PCR und Sequenzierung der 6 kodierenden Exons und flankierender Sequenzen,
Deletions-/Duplikationsscreening über MLPA.

Indikation, Symptome

V.a. autosomal dominante FHH durch heterozygote inaktivierende Mutationen in CASR. Normale bis leicht erhöhte Kalziumkonzentration und Parathormon-Spiegel (PTH) im Serum bei verminderter Kalziumausscheidung im Urin (<100mg/24h, Kalzium-/Kreatininclearance <0,01) und milder Hypermagnesiämie. Die Hyperkalzämie lässt sich schon bei Geburt nachweisen, verläuft klinisch i.d.R. unauffällig und wird meist zufällig diagnostiziert. Gelegentlich treten Müdigkeit, Gelenkbeschwerden, Pankreatitis, Chondrokalzinose sowie Gallen- und Nierensteine auf.
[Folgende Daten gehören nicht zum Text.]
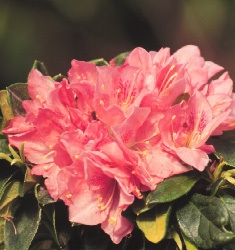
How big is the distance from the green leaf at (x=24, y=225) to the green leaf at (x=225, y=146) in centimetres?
23

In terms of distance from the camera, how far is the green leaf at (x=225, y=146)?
940mm

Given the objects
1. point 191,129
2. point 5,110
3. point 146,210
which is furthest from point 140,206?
point 5,110

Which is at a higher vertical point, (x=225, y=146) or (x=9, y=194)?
(x=225, y=146)

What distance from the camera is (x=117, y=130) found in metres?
0.88

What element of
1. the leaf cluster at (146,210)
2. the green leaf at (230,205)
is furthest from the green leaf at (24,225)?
the green leaf at (230,205)

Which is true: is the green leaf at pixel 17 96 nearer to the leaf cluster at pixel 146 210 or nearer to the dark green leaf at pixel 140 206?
the leaf cluster at pixel 146 210

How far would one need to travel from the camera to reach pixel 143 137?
36.7 inches

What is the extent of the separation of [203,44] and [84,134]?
4.93 ft

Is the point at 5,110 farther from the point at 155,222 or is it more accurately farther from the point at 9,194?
the point at 155,222

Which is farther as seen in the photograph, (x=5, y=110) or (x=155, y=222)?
(x=5, y=110)

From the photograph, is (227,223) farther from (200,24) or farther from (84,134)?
(200,24)

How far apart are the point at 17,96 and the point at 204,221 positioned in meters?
0.30

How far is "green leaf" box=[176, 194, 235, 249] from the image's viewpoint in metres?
0.87

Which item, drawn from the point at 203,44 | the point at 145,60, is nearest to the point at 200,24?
the point at 203,44
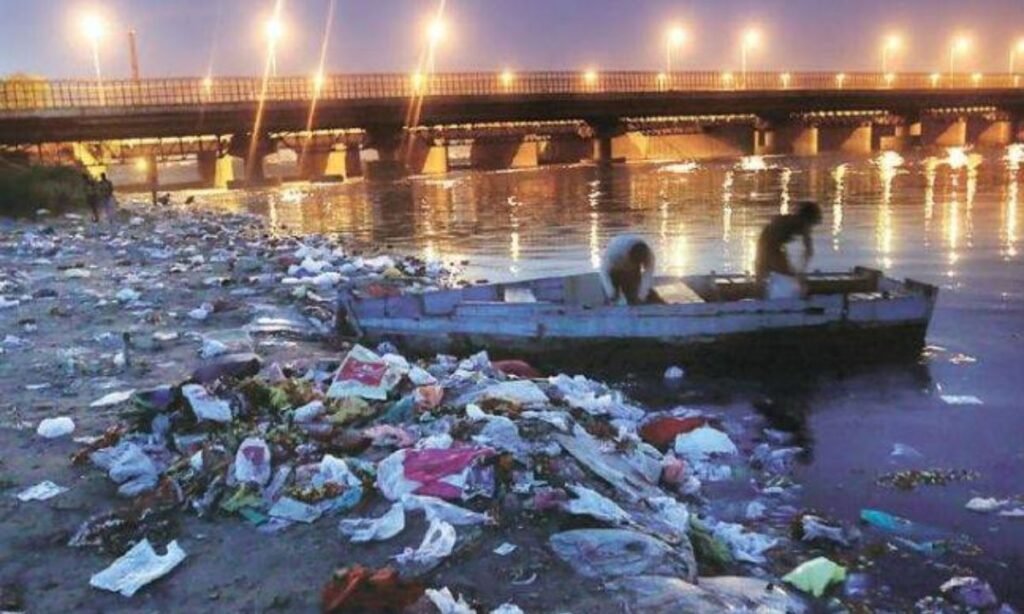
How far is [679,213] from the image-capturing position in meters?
28.2

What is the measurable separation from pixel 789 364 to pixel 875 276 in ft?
7.01

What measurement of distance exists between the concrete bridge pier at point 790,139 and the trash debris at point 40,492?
68.9 metres

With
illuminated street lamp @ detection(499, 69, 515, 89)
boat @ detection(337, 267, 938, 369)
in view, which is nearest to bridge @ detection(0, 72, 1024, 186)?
illuminated street lamp @ detection(499, 69, 515, 89)

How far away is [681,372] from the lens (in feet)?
33.7

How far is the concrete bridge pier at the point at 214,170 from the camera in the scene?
174 feet

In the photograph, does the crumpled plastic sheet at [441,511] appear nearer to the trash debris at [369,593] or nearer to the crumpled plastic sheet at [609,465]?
the trash debris at [369,593]

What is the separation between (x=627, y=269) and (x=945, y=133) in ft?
256

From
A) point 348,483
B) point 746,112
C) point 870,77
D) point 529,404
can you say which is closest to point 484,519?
point 348,483

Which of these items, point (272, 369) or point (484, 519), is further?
point (272, 369)

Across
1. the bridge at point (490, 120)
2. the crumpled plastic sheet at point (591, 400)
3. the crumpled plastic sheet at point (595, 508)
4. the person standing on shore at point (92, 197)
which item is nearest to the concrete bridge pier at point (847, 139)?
the bridge at point (490, 120)

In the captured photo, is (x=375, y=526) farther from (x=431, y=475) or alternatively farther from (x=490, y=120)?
(x=490, y=120)

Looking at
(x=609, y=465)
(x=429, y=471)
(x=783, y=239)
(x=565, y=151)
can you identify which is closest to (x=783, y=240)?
(x=783, y=239)

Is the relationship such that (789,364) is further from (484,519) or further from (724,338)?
(484,519)

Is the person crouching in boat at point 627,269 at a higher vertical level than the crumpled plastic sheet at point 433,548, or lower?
higher
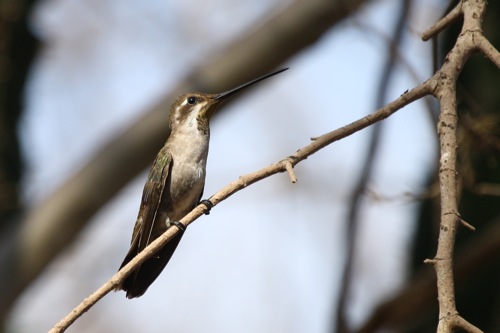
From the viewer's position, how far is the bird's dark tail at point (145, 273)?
4.03 m

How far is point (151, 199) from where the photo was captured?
4.52m

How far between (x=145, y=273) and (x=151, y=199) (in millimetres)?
508

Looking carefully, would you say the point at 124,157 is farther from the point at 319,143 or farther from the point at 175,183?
the point at 319,143

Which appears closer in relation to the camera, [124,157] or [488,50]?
[488,50]

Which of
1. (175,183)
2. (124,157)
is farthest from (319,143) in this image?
(124,157)

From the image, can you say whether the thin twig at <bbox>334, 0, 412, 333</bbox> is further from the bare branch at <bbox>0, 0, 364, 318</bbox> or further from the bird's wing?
the bird's wing

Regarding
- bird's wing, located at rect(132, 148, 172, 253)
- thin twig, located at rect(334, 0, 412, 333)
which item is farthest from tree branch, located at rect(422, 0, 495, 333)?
thin twig, located at rect(334, 0, 412, 333)

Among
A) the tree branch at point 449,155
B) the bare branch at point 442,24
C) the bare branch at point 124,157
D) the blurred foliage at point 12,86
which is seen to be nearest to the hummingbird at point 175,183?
the bare branch at point 442,24

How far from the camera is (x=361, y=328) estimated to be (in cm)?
530

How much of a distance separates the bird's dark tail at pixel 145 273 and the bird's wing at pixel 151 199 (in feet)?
0.39

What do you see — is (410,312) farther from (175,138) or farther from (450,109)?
(450,109)

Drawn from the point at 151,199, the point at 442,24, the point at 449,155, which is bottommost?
the point at 449,155

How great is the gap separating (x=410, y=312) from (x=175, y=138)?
173 centimetres

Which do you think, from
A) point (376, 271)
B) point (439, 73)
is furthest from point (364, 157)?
point (376, 271)
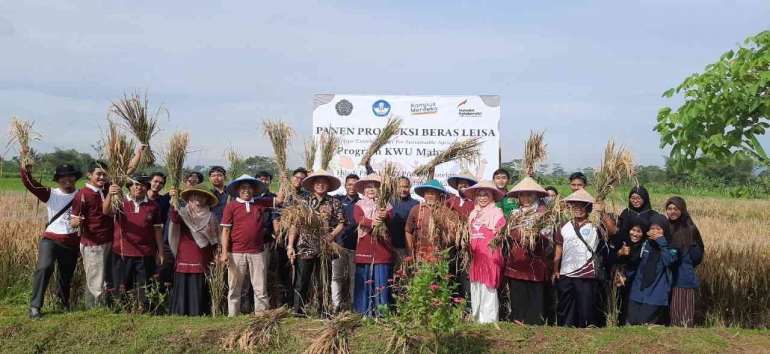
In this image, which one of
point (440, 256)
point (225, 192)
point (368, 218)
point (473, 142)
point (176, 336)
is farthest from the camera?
point (473, 142)

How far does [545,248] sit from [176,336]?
361 cm

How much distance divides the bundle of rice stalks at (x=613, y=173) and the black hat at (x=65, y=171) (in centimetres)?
536

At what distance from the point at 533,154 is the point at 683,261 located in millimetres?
1898

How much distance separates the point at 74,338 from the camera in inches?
193

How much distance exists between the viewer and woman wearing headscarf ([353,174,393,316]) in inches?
221

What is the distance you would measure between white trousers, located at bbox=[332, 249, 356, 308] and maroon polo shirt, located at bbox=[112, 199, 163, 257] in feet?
6.37

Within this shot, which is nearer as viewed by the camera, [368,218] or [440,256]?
[440,256]

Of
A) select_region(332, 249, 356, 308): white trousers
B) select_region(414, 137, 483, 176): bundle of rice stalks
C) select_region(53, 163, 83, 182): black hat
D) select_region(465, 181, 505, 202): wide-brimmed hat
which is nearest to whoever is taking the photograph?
select_region(465, 181, 505, 202): wide-brimmed hat

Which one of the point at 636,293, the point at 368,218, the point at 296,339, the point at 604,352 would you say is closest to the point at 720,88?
the point at 636,293

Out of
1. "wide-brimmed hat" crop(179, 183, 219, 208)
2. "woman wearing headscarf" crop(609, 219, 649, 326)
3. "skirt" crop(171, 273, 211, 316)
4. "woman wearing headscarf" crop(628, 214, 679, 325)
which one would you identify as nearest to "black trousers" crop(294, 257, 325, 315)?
"skirt" crop(171, 273, 211, 316)

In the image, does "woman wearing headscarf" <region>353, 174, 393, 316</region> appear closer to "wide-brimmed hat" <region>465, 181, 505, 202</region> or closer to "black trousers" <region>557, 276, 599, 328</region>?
"wide-brimmed hat" <region>465, 181, 505, 202</region>

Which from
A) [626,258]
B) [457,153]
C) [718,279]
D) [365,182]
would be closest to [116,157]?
[365,182]

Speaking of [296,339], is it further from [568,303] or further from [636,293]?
[636,293]

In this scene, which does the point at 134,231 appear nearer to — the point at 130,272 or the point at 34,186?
the point at 130,272
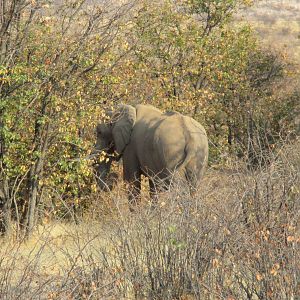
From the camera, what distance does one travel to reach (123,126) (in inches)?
627

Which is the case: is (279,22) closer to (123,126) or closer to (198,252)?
(123,126)

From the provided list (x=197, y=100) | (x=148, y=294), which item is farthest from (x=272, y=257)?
(x=197, y=100)

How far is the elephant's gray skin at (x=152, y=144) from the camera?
1445 centimetres

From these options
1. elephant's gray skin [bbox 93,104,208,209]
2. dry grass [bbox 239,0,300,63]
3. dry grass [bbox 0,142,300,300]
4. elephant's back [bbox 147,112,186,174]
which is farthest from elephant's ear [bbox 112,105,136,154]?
dry grass [bbox 239,0,300,63]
DD: primärer Hyperparathyreoidismus (pHPT) vor Parathyreoidektomie. Diese führt bei FHH nicht zur Normalisierung der Hyperkalziämie. Postpartal ist zu beachten, dass bei einem Kind, welches nicht die Mutation der Mutter erbt, in den ersten Lebenstagen mit einem Risiko für eine passagere Hypokalzämie zu rechnen ist. Weitere phänotypische Ausprägungen von Mutationen in CASR siehe neonatal schwerer Hyperparathyreoidismus (NSHPT) sowie autosomal dominante Hypokalzämie (ADH).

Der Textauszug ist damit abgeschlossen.